> _WORK ITEM_:
Please copy out each of the rows below word for word, leaving the pictures out of your answer.
^^^^^^^^^^^^^^^^
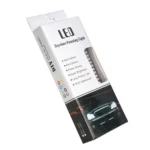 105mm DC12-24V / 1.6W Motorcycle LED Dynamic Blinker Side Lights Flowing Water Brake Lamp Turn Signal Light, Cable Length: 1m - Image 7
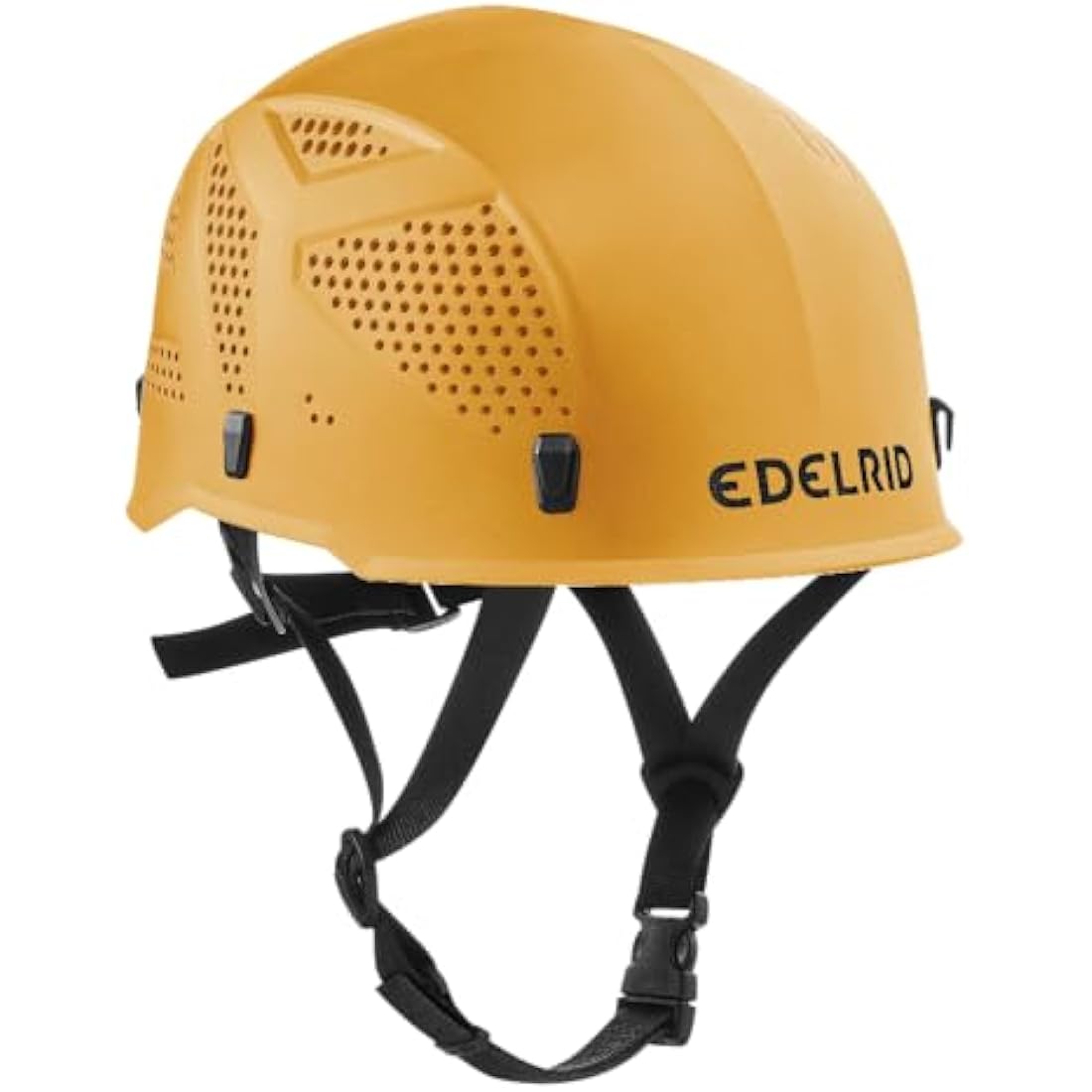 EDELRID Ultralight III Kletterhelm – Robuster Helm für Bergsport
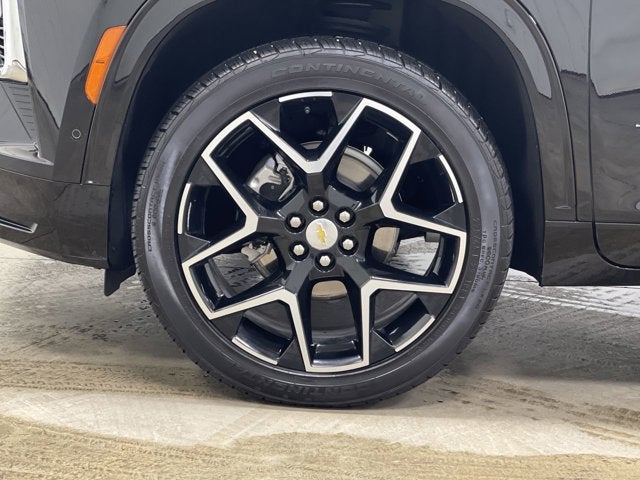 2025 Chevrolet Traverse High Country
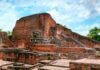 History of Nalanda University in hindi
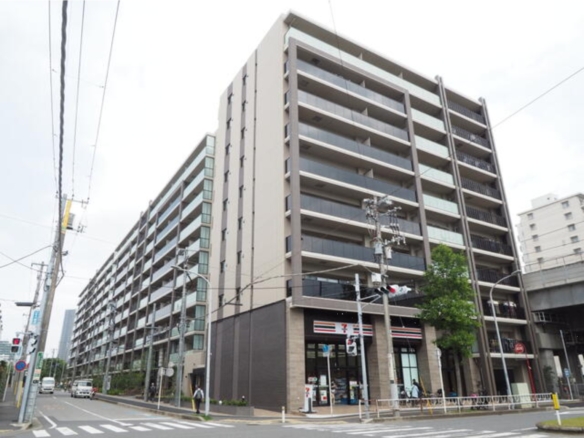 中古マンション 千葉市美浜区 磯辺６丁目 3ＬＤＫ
^^^^^^^^^^^^^^^^
> _EXERCISE RESPONSE_:
 105mm DC12-24V / 1.6W Motorcycle LED Dynamic Blinker Side Lights Flowing Water Brake Lamp Turn Signal Light, Cable Length: 1m - Image 7
 EDELRID Ultralight III Kletterhelm – Robuster Helm für Bergsport
 2025 Chevrolet Traverse High Country
 History of Nalanda University in hindi
 中古マンション 千葉市美浜区 磯辺６丁目 3ＬＤＫ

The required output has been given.